Die vier Brüder kletterten in das Wrack des ausgebrannten Autos und hoben es mit Leichtigkeit an. Bordo, der kleinste der Vier, hing dabei fast in der Luft und wurde von seinen größeren Brüdern mehr mitgetragen und mitgeschleift. Langsam setzte sich das seltsame Gefährt in Bewegung und glitt auf dem sandigen Boden in Richtung der Mauer.
„Ich wüsste zu gerne, was wir hier transportieren – und ob es diese gefährliche Reise überhaupt wert ist.“, überlegte Bordo.

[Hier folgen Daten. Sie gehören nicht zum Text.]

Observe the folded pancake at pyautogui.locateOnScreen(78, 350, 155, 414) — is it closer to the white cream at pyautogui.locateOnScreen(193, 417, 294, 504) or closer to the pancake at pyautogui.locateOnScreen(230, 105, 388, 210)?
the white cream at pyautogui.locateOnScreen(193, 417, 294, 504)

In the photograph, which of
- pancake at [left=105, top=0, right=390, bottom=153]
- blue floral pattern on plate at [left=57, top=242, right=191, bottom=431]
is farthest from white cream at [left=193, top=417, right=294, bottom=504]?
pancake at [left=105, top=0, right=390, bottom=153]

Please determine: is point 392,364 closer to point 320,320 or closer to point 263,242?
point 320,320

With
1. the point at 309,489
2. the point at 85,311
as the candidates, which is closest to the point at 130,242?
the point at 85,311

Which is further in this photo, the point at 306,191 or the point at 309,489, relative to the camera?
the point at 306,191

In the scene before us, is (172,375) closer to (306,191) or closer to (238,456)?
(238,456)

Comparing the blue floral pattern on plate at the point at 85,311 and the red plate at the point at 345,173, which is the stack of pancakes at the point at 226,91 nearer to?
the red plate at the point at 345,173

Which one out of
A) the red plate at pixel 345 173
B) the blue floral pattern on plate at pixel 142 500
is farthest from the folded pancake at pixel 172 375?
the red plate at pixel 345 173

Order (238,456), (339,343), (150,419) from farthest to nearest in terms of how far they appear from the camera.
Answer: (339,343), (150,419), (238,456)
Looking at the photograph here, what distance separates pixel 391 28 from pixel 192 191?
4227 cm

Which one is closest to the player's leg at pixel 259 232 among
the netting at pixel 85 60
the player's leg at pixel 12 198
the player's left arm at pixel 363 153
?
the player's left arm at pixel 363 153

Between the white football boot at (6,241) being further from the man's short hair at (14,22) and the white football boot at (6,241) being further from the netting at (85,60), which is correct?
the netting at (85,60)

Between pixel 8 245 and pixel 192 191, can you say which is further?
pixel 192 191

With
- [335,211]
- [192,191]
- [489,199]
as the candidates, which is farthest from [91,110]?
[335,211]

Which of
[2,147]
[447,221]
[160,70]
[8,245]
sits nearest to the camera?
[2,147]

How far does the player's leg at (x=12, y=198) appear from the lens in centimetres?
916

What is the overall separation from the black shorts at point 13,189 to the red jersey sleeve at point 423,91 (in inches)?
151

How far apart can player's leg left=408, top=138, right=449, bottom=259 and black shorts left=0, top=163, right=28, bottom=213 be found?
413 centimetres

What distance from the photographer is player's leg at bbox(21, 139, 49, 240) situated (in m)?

„Es geht uns nichts an und wir haben unser Wort gegeben, die Kiste nicht zu öffnen.“, erinnerte ihn Olaf bestimmt.
„Es riecht komisch!“, brummte Oleg und deutete auf die kleine hölzerne Kiste, die sich Brontus mit einem Lederriemen über die Schulter gehängt hatte. Der Mann, von dem sie den Auftrag bekommen haben, hatte ihnen praktisch gar nichts über die mysteriöse Kiste verraten. Er wollte weder Fragen über den Empfänger noch über den Inhalt verraten. In verblichenen Lettern stand B. Green auf der Kiste, ein Name, den die Brüder noch nie zuvor gehört hatten und in der Kiste schienen kleinen Schachteln umherzurutschen, wenn man sie sacht bewegte. Die mysteriöse Fracht blieb ihnen ein Rätsel.
Mit vereinten Kräften gelang es ihnen schließlich, sich der Mauer unbemerkt zu nähern. Beim Näherkommen wurde den Brüdern klar, dass es sich mehr um einen Zaun, als eine richtige Mauer handelte. Einige alte Metallstäbe waren in den Boden getrieben und mit Wellblech beschlagen. Stellenweise waren alte Reifen aufgetürmt und mit Draht umwickelt und an wieder anderen Stellen war Holz in den Zaun eingearbeitet. Alles in allem keine wirklich solide Konstruktion, da auch immer wieder Löcher im Zaun klafften. Besonders sorgsam hatten die Kinder des Chaos ihre Grenze nicht befestigt.
„Da vorne. Da vorne könnten wir durch passen!“, rief Bordo aufgeregt und deutete auf ein besonders breites Loch im Zaun.
„Karl Ender sagt immer: Wo ein Wille ist, ist auch ein Weg!“
Gerade als sie sich auf das Loch zubewegten, gab es plötzlich einen dumpfen Schlag, Staub stieg auf wie bei einer Explosion und die vier Brüder verloren das Bewusstsein. Als sie wieder zu sich kamen, fanden sie sich angekettet und in improvisierte Käfige gesperrt wieder.